Fair competition and inclusive public tenders

Francisco Mingorance, secretary-general, CISPE

Last week I was honoured to speak at a Brussels event launching a new study presented by  ‘La Nube’ an organisation which campaigns to promote a fair and favourable context for the adoption of cloud technologies in Spain. The initiative is supported by Asociación Española de Startups, the Spanish Start-Ups Association– which represents more than 500 innovative businesses. The full study is available in Spanish here, but I thought it worth highlighting some of the key findings for a wider audience.

Written by economist Professor José Moisés Martín the study provides an in-depth analysis of Spain’s cloud ecosystem and its impact on the wider start-up market. It also identifies potential opportunities and risks for the development of Spain’s cloud ecosystem.

The findings are quite clear: fair access to cloud infrastructures and services is an essential prerequisite for the development of the entrepreneurial ecosystem in Spain and beyond.

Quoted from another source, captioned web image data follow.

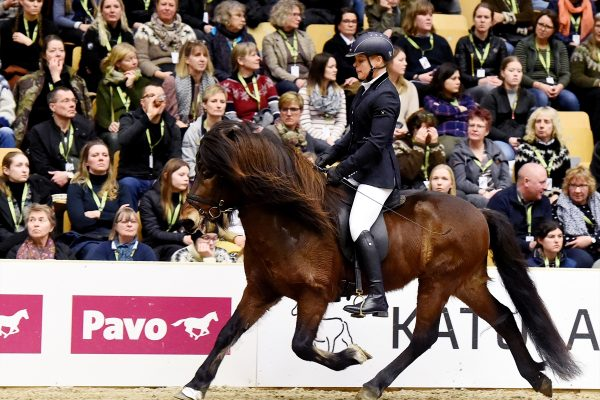 MCK3364 Jón and Veronika 5-gait stallion show 240218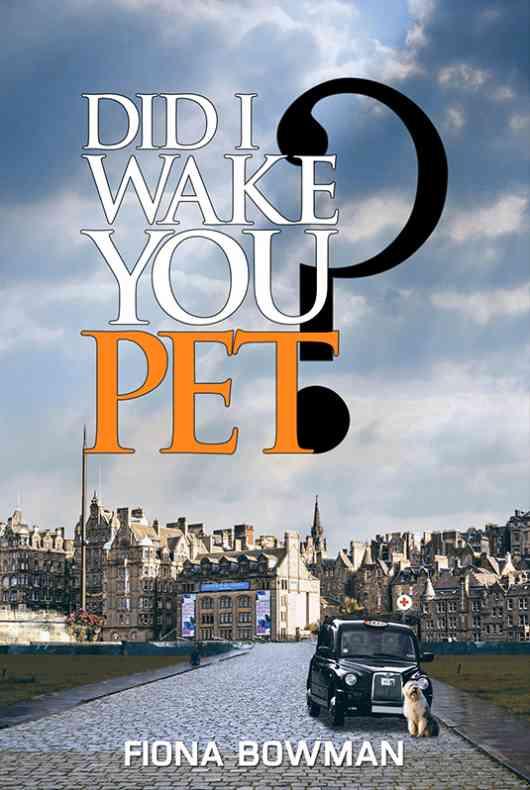 Did I Wake You, Pet?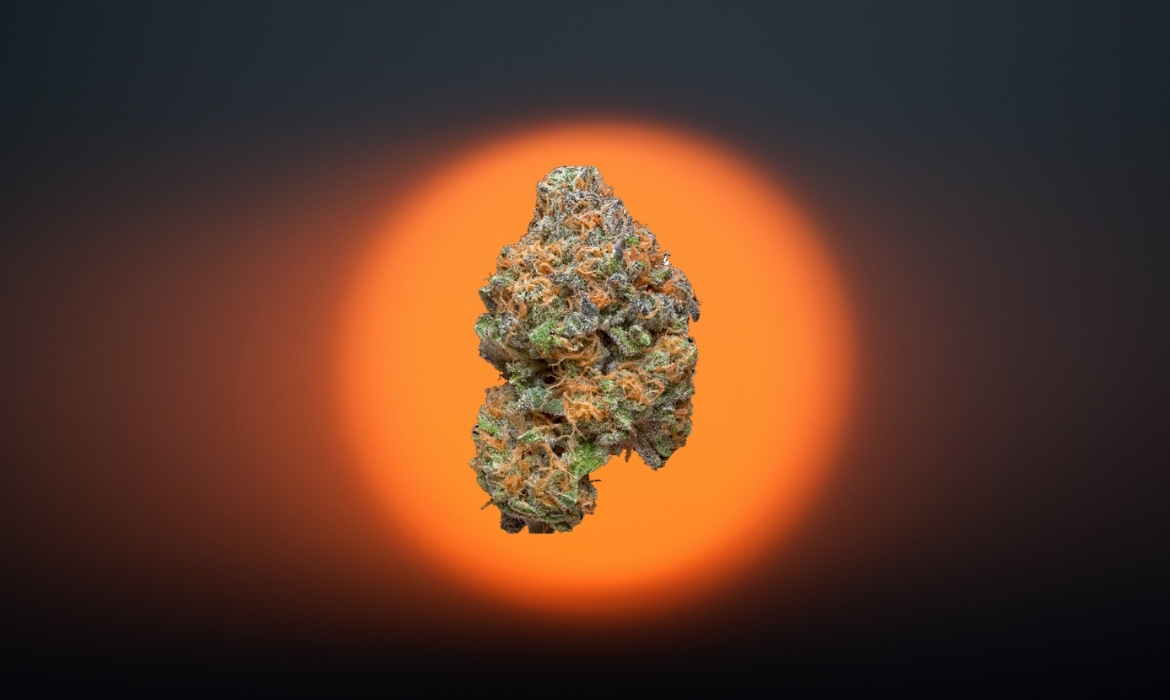 Sour Sunshine cannabis strain hovers above a sunset background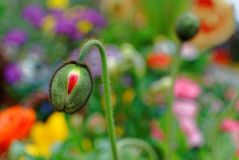Poppy flower bud before bursting in spring garden Stock Photo
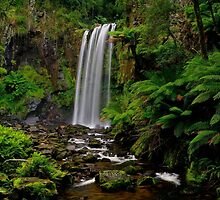 Hopetoun Falls by Bette Devine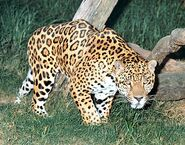 Goldman's Jaguar (V2)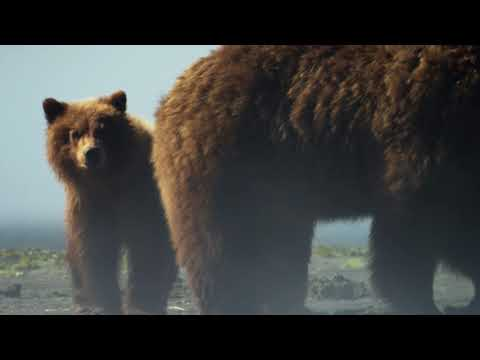A Brown Bear teaches her young to hunt for clams | Alaska: A Year In The Wild | Channel 5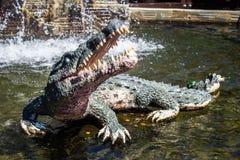 Escultura del cocodrilo Imagen de archivo libre de regalías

Yet, the adoption of cloud technologies in Spain lags the European average. Spanish companies are ten points behind their European counterparts in the contracting of cloud services, which is a serious disadvantage for their competitiveness and for the growth in Spain of a dynamic cloud ecosystem.

The study also identifies a significant upside. Just raising the adoption of cloud services to the European average could lead to the creation of 324,000 new jobs in Spain and add 1.3% to GDP growth by 2030.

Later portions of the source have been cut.